>> BEGIN Selected passage

Re: Oid registry - Mailing list pgsql-hackers

From Bruce Momjian
Subject Re: Oid registry
Date
Msg-id 20121001141206.GA7918@momjian.us
Whole thread Raw
In response to Re: Oid registry  (Robert Haas <robertmhaas@gmail.com>)
List pgsql-hackers
On Thu, Sep 27, 2012 at 04:02:45PM -0400, Robert Haas wrote:
> On Thu, Sep 27, 2012 at 2:34 PM, Magnus Hagander <magnus@hagander.net> wrote:
> > I'm not sure that's a way we really want to go down. How do we define which
> > third party vendors would get to reserve oids? And how many? And under what
> > other potential terms?
> >
> > Seems like we'd set ourselves up for endless discussions and bike
> > shedding...

>> END Selected passage
>> BEGIN Supplied entries

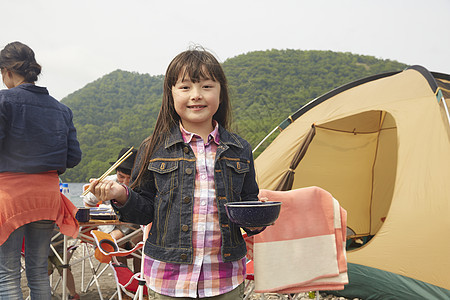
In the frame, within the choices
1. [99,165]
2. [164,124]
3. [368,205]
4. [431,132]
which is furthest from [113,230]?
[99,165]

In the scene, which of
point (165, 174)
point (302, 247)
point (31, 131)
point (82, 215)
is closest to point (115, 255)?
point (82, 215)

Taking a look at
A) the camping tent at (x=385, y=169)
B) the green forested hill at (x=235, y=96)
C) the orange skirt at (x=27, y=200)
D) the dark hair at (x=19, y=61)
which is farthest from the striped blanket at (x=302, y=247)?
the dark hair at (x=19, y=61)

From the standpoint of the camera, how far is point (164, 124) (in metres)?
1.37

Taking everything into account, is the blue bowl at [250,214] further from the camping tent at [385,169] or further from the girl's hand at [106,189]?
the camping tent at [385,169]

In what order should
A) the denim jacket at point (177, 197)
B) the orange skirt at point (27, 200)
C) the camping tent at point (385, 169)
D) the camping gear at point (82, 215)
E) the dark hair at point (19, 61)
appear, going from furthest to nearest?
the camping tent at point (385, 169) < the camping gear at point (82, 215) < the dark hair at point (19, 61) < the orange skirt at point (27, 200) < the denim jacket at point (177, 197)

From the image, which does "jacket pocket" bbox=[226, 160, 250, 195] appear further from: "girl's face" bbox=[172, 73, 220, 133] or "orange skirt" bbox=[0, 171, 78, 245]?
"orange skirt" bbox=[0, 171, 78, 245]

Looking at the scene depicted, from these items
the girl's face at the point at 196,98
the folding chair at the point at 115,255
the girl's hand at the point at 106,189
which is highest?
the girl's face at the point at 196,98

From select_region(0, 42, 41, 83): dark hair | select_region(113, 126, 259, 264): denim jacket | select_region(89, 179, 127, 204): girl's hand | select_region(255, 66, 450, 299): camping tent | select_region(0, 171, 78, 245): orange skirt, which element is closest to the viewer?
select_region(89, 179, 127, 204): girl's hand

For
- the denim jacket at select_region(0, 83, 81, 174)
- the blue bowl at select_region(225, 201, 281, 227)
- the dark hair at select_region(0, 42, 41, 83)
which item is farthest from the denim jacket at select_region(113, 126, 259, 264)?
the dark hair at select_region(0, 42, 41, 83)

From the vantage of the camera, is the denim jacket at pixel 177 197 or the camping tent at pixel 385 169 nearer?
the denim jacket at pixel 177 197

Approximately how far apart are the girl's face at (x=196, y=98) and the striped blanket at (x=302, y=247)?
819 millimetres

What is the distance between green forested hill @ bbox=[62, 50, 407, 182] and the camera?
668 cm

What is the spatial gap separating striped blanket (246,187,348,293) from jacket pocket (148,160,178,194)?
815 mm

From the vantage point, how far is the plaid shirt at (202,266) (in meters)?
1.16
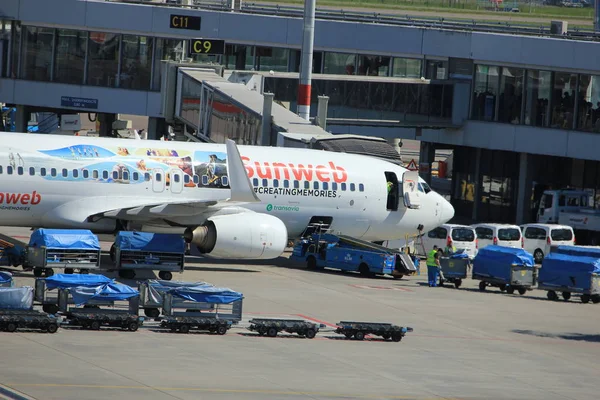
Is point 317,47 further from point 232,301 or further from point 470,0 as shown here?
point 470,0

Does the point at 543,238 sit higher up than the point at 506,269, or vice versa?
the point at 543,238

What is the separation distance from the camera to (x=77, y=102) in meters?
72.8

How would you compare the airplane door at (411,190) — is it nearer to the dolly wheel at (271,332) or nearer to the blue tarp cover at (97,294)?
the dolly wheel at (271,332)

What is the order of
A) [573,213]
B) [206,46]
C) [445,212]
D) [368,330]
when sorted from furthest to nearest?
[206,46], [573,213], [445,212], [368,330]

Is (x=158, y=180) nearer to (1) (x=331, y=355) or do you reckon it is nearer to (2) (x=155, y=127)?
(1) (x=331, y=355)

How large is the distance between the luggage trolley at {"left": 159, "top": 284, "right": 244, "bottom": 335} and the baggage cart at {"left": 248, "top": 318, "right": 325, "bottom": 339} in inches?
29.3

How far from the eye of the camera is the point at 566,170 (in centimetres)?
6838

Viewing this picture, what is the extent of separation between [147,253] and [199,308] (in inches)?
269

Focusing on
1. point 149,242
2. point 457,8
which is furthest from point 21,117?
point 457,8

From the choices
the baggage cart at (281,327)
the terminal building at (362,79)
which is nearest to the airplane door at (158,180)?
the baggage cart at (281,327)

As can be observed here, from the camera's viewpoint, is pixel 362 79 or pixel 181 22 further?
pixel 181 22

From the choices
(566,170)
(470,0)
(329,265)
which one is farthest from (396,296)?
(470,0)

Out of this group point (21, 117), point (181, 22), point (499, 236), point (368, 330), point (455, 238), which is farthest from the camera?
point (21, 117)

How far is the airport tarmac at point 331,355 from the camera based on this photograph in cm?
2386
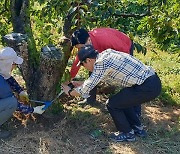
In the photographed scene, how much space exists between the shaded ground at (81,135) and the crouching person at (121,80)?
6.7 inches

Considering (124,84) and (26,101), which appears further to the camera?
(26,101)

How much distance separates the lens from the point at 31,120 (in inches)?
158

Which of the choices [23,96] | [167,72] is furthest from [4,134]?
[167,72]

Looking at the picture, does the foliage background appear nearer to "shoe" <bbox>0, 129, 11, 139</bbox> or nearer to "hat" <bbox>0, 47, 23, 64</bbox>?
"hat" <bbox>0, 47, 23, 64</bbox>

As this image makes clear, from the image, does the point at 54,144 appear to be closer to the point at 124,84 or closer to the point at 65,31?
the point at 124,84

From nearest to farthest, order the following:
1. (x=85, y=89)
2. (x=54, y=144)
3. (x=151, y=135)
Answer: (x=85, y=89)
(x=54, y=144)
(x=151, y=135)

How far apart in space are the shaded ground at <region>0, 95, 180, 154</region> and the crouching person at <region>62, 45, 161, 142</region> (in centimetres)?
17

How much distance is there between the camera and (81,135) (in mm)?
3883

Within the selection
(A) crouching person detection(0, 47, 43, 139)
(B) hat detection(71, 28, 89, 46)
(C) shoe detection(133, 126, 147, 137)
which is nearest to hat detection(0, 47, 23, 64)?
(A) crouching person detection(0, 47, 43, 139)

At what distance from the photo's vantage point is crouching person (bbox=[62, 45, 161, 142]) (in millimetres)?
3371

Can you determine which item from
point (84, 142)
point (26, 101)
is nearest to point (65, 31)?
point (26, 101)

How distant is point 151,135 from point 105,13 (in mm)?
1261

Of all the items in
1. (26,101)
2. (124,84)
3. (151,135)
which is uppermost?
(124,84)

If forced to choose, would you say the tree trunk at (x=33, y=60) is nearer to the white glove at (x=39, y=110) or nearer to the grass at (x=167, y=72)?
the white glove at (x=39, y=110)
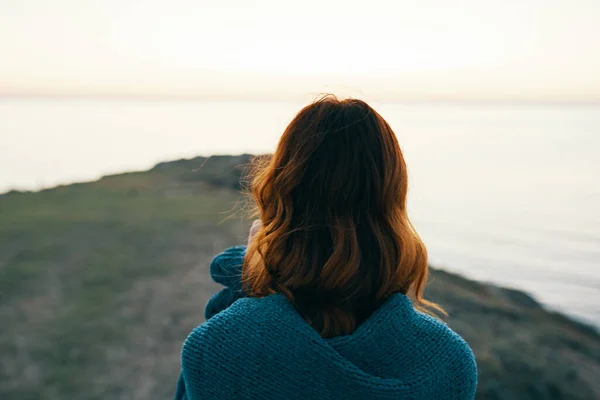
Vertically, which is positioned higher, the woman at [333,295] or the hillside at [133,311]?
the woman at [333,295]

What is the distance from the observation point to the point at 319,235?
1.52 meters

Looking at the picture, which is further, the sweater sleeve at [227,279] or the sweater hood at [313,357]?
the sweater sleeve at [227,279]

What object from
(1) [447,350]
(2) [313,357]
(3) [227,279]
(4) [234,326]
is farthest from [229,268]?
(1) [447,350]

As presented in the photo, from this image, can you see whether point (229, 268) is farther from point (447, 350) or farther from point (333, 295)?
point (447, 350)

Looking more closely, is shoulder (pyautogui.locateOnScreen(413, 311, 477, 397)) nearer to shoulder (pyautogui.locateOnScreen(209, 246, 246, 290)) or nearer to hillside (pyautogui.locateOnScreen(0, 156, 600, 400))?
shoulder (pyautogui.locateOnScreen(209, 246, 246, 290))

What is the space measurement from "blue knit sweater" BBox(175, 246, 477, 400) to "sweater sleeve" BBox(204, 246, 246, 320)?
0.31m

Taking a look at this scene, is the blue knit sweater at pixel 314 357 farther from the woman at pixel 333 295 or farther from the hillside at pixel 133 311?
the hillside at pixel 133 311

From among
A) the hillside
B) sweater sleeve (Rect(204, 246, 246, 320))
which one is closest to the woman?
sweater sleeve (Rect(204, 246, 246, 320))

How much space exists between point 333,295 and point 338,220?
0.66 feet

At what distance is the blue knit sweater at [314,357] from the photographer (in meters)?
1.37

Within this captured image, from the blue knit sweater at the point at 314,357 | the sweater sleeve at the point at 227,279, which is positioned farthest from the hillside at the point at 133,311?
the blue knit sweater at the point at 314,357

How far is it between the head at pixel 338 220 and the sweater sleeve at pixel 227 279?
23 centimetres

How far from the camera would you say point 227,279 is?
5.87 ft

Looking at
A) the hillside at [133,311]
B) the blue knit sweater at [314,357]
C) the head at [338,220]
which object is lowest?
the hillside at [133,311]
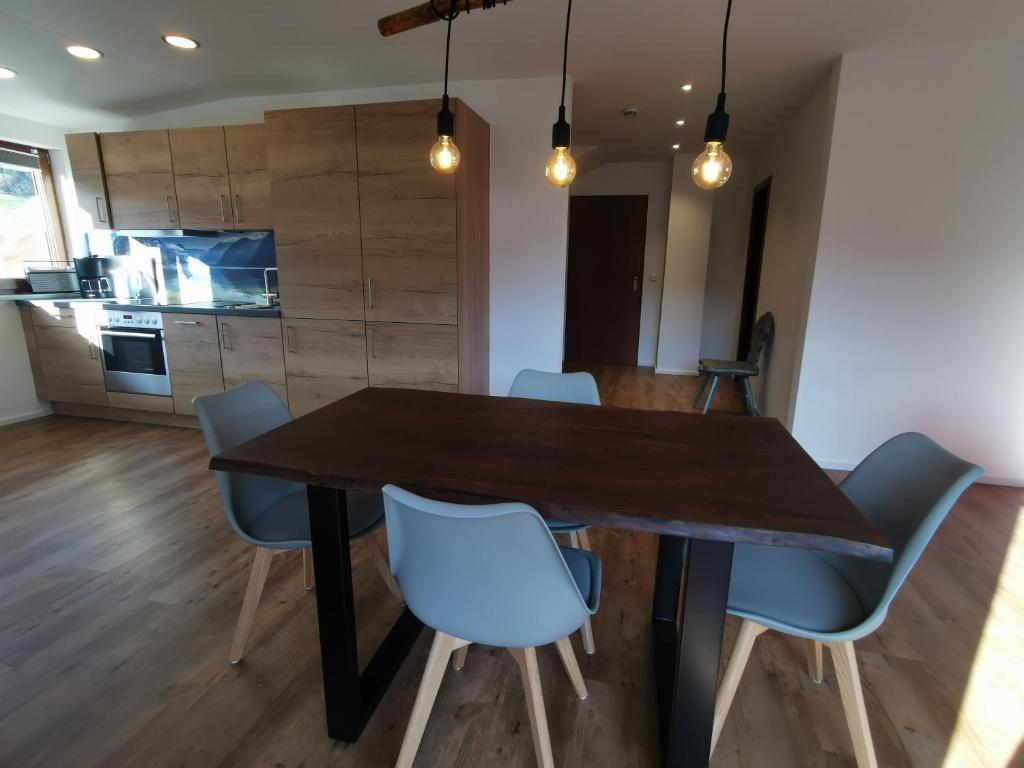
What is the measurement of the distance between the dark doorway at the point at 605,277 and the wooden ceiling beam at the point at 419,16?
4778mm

>> END Supplied entries

What this exercise asks |
(1) List every person named in the mailing list post about the Oid registry.
(2) In the mailing list post about the Oid registry, reproduce word for word the passage from "Re: Oid registry - Mailing" up to and including "registry  (Robert Haas <robertmhaas@gmail.com>)".

Solution list |
(1) Bruce Momjian, Robert Haas, Magnus Hagander

(2)
Re: Oid registry - Mailing list pgsql-hackers

From Bruce Momjian
Subject Re: Oid registry
Date
Msg-id 20121001141206.GA7918@momjian.us
Whole thread Raw
In response to Re: Oid registry  (Robert Haas <robertmhaas@gmail.com>)